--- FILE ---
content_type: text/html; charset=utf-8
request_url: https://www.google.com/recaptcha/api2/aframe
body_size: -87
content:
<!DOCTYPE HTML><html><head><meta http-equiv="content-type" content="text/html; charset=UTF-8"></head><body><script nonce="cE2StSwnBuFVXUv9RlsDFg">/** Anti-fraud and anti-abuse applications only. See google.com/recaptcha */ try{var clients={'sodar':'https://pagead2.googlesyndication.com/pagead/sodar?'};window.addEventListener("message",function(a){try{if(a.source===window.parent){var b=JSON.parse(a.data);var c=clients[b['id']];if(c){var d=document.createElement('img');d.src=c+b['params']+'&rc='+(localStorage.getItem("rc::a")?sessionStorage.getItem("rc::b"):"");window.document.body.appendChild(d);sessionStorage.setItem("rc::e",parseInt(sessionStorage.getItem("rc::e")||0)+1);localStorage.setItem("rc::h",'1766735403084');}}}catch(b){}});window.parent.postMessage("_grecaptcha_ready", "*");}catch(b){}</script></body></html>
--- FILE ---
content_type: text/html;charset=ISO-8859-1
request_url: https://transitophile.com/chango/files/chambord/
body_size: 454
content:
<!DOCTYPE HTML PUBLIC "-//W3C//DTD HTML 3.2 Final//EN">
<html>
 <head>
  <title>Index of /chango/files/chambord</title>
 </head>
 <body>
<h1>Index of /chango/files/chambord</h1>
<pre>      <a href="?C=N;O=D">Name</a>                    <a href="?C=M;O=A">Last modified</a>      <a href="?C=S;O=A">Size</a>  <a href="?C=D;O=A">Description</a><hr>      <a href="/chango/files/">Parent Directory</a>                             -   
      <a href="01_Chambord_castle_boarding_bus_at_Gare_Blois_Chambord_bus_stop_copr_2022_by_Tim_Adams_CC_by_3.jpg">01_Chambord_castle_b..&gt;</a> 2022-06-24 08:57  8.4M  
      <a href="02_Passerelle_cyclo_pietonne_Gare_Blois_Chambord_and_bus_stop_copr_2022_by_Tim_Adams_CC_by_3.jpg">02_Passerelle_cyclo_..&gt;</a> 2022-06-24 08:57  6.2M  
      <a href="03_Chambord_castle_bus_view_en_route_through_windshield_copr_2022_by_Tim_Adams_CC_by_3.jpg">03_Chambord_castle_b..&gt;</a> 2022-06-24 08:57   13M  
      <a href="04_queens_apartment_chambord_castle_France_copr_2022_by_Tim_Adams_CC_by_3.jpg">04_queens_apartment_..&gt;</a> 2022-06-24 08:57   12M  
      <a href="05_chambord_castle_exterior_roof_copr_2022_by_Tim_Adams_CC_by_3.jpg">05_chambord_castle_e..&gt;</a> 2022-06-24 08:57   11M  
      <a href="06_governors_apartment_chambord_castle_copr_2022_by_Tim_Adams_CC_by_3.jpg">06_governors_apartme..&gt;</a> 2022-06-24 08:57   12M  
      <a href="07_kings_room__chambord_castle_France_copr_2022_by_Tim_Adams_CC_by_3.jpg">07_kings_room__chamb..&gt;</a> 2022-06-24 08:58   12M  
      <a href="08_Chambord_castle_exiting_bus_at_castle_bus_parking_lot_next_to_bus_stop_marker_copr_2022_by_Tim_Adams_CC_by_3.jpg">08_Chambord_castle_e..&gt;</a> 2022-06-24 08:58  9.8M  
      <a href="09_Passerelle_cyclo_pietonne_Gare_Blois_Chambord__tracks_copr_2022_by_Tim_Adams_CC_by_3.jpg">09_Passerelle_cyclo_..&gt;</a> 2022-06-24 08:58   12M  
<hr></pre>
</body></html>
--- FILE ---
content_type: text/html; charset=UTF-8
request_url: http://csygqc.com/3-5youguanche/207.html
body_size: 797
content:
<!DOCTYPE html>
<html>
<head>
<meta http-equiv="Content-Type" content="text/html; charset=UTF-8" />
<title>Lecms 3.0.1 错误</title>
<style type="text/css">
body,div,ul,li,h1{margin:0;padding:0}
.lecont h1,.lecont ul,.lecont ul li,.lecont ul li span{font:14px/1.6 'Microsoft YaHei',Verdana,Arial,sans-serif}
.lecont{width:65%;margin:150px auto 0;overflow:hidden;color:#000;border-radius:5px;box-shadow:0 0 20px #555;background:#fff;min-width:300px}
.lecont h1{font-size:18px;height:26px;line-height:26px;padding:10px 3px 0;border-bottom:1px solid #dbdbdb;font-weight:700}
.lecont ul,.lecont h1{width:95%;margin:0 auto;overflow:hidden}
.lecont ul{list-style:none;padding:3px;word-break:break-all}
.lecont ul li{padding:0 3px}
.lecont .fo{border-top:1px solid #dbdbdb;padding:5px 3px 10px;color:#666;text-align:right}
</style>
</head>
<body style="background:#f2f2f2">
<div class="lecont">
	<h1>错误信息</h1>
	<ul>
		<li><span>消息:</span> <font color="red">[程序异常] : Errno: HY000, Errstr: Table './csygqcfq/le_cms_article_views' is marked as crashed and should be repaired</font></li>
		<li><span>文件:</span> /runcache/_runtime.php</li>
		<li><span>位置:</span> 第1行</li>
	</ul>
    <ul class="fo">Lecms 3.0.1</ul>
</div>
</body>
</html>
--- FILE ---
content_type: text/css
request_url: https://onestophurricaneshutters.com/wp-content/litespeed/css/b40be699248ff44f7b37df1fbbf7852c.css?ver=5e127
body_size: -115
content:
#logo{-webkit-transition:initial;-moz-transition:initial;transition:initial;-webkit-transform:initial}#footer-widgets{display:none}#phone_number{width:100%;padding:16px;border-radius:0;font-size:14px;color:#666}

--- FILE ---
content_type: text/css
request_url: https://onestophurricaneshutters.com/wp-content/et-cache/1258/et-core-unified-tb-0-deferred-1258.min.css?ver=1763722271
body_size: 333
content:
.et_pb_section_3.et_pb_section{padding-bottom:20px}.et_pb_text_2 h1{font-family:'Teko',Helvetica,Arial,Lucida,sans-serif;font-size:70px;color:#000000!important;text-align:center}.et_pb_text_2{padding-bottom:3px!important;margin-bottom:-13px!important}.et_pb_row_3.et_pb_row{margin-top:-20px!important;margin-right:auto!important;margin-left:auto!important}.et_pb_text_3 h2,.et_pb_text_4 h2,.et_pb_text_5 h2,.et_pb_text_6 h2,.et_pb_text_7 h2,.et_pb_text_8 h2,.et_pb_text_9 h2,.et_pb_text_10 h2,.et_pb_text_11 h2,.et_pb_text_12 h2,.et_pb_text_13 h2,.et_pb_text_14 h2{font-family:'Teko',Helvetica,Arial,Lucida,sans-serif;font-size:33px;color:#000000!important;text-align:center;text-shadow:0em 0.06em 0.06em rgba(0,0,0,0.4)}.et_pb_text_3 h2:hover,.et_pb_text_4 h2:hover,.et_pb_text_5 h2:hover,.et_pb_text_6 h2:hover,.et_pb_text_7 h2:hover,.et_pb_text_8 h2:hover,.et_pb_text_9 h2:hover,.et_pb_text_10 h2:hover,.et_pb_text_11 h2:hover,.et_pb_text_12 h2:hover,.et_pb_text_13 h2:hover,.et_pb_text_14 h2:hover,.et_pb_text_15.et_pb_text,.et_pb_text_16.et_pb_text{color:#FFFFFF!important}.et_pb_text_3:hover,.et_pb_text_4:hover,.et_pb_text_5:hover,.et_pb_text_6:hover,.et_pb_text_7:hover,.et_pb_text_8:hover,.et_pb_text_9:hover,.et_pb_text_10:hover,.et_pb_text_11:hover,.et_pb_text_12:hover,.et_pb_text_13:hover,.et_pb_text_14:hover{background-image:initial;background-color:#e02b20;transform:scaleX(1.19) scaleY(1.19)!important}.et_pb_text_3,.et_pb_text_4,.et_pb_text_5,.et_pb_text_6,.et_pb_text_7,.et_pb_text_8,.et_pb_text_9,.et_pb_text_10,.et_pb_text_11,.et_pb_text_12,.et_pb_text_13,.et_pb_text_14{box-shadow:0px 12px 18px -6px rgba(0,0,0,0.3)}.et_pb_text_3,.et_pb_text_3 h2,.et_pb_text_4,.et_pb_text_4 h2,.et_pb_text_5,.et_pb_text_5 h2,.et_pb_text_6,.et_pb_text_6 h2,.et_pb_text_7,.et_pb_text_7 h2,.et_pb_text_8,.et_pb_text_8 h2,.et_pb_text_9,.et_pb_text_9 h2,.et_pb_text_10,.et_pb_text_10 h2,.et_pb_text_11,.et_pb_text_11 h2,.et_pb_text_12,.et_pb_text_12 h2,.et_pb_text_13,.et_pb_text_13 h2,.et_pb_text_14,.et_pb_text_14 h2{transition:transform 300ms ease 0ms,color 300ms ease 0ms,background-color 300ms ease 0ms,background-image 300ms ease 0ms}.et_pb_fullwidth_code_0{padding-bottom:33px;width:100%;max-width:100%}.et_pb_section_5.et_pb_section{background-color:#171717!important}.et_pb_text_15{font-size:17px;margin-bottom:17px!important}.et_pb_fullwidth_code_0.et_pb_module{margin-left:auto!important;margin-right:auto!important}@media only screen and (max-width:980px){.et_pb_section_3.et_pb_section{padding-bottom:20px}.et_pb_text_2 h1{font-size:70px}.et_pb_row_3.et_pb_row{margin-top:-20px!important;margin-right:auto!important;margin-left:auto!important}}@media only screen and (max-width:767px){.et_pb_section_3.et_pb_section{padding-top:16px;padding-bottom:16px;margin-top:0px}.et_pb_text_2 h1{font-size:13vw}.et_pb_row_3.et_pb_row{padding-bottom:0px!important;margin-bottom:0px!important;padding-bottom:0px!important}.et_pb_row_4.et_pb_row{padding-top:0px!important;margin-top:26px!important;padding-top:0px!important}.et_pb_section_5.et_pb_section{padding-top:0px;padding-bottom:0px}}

================================

YOUR GOAL: Could you please find every line of the listing above holding the string "span" and copy it?

OUTPUT FOR THIS TASK:
.lecont h1,.lecont ul,.lecont ul li,.lecont ul li span{font:14px/1.6 'Microsoft YaHei',Verdana,Arial,sans-serif}
		<li><span>消息:</span> <font color="red">[程序异常] : Errno: HY000, Errstr: Table './csygqcfq/le_cms_article_views' is marked as crashed and should be repaired</font></li>
		<li><span>文件:</span> /runcache/_runtime.php</li>
		<li><span>位置:</span> 第1行</li>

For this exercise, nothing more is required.